Task requirements: Turn the part of the data that opens with the line containing "Judging by appearances, is" and runs to the end into a two-column CSV with the headers input and output. Put each text in input and its answer in output, one pair per row, with every field quoted and line breaks replaced by spaces.

Data taken from a collection:
================

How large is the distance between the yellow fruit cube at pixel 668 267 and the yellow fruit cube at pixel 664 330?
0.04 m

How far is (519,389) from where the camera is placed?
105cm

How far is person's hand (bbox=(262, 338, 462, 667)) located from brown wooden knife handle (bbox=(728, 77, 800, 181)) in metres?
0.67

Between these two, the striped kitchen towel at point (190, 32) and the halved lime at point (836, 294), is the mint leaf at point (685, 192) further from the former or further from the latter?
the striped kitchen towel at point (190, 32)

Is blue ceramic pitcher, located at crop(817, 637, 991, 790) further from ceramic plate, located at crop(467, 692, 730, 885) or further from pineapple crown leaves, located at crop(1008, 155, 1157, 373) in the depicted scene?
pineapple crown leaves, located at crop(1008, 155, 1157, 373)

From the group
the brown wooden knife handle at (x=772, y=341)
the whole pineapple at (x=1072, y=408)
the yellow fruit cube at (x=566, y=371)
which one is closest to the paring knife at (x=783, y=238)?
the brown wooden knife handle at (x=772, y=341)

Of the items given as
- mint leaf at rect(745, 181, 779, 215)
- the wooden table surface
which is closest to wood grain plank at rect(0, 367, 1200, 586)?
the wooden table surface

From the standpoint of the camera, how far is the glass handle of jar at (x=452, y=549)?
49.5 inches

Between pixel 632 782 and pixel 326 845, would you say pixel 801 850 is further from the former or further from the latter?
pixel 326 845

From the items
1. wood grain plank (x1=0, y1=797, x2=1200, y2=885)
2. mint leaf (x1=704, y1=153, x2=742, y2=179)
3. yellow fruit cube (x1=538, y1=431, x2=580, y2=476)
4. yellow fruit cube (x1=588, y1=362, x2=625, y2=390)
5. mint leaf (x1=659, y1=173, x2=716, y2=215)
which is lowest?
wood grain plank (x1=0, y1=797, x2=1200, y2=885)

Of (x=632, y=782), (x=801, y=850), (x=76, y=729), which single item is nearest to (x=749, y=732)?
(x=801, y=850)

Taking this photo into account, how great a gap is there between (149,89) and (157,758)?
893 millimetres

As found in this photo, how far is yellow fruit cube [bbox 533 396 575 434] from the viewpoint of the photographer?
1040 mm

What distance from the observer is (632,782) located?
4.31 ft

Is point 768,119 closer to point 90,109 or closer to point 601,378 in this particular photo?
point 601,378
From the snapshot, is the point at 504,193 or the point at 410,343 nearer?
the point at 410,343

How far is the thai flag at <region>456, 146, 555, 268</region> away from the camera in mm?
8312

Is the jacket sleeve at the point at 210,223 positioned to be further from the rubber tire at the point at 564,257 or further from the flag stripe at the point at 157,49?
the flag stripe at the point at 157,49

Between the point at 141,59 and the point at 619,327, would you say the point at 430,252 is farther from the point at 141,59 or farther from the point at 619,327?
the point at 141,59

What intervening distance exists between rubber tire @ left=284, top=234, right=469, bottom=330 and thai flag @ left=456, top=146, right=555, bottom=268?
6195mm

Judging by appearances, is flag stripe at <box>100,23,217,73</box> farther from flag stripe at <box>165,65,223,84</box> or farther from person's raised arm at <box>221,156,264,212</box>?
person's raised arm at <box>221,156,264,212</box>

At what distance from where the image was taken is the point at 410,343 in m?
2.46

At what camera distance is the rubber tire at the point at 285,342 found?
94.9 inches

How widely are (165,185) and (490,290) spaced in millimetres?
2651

================

Complete answer:
input,output
"Judging by appearances, is flag stripe at <box>100,23,217,73</box> farther from flag stripe at <box>165,65,223,84</box> or farther from person's raised arm at <box>221,156,264,212</box>?","person's raised arm at <box>221,156,264,212</box>"
"At what distance from where the image was taken is the point at 410,343 in m?","2.46"
"At what camera distance is the rubber tire at the point at 285,342 found?","94.9 inches"
"How widely are (165,185) and (490,290) spaced in millimetres?","2651"